When RTFM Isn’t Enough

One of my first jobs after graduation was as a junior sysadmin for a set of UNIX systems. I was one of four sysadmins, and the most junior at the time, which meant I got a lot of the grunt work. However, it also meant I was part of the normal rotation for normal IT jobs, like responding to user calls.

During my first week on the job, I got a call from a user stating one of their apps was failing to print. My boss and the other IT folks were busy, so I decided to investigate and resolve this ticket on my own.

The system in question was our big HP-UX system, which ran the massive Oracle database backbone for the entire organization. Since this was the early 1990’s, there was no internet to consult, so I picked up the manuals and started reading about print jobs and what could cause them to fail. One cause was low disk space on the server, and I dug in there.

Checking available disk space on a UNIX or Linux system is easily done using the df command, and I saw that the root mount (identified as / in the listing) only had a few kilobytes of unused space. Surely, this was the problem! I took a look at the manual to find the remedy, which turned out to be a simple fix: delete all temporary files.

When any system runs, whether it’s Linux, Windows, or Mac, it needs to store data temporarily. On a UNIX/Linux system, the place where temporary data stored is the /tmp directory. Processes create file there to store data temporarily, and sometimes they don’t clean up after themselves properly. Looking at the contents of the /tmp folder, I could see there were lots of temporary files taking up precious disk space. Deleting the files there would return some disk space to the system. Any file which are not deleted are still in use, so this is usually a safe process.

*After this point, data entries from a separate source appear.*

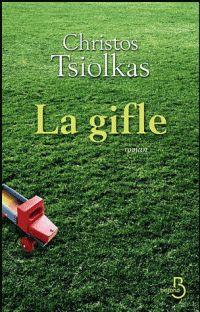 Critiques, citations, extraits de La gifle de Christos Tsiolkas. Il en va souvent ainsi : je découvre par un pur hasard un auteur en fl...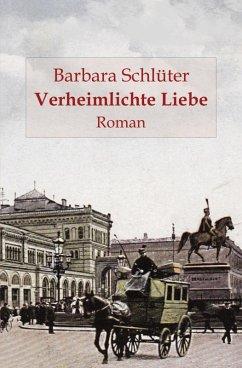 Verheimlichte Liebe (eBook, ePUB) - Schlüter, Barbara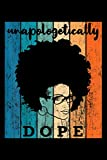Notebook Planner Unapologetically Dope Afro African American Black Women BAE: Cute, Personal Budget, Management, Menu, High Performance, Simple, 114 Pages, 6x9 inch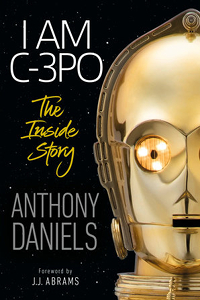 I Am C-3PO – The Inside Story
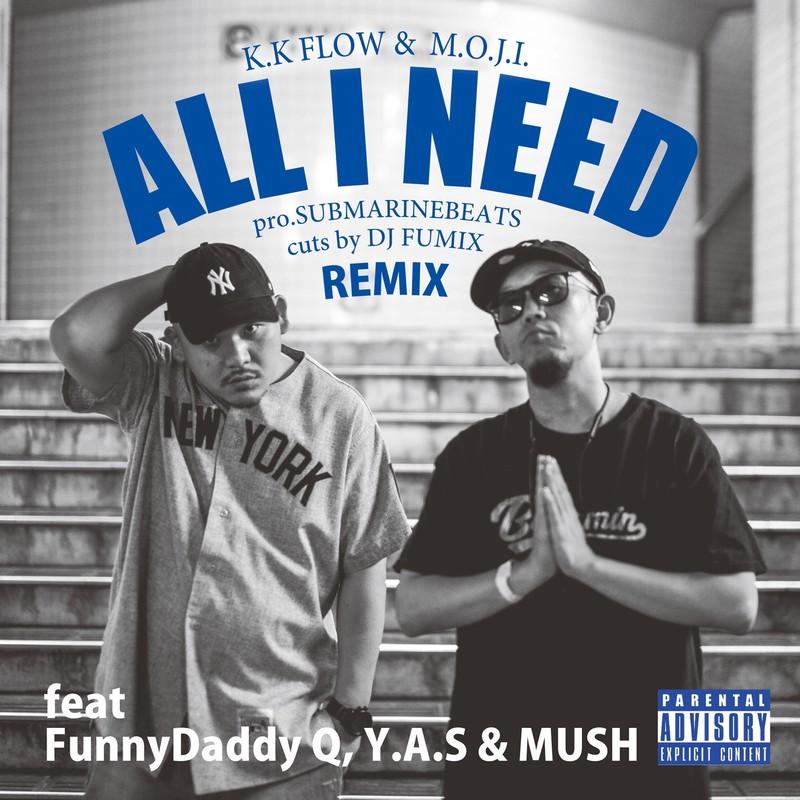 All I Need (remix) [feat. FunnyDaddy Q, Y.A.S & MUSH]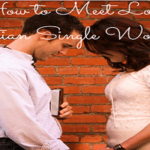 How to Meet Local Christian Single Women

On UNIX/Linux systems, the command to delete files is called rm, short for “remove”. It takes a set of options and the list of files to remove. Since I wanted to remove all the temporary files, the command I issued was simple: rm *, which deleted all the files in the current directory. There was only one problem.

My current directory wasn’t /tmp. It was /.

I had just deleted all the files from the root of our UNIX system. This included the UNIX kernel, which was needed to actually boot the system, along with the backup kernels and other system files.

After recovering from the adrenaline rush of fear, I made possibly the single best decision of my young career – I immediately located my boss and told them what I had done and why. They, of course, recognized the severity of the problem, but they also knew how to remedy it (which didn’t include firing me on the spot!)

And that is how I found myself staying late on the Friday night of my first week identifying, locating, and restoring all the root files one at a time from the most recent backup tapes. That’s also when I experienced my second adrenaline rush, when we successfully rebooted the system to make sure everything still booted.

As for the user’s original issue, it shouldn’t be surprising to learn my diagnosis was incorrect. I learned that our users never logged into the big HP-UX system to do any work. They all logged into one of three smaller AIX systems, where they had rigidly enforced disk space quotas. The solution to the user’s printing issue was to clear temporary files from their AIX disk space, not the HP-UX system.

Which is why reading the manual wasn’t enough. I needed to understand how the system was architected and built to understand how best to resolve the issue which was reported. I learned a lot that year as a sysadmin, thanks to a boss who treated my mistake as a teaching moment.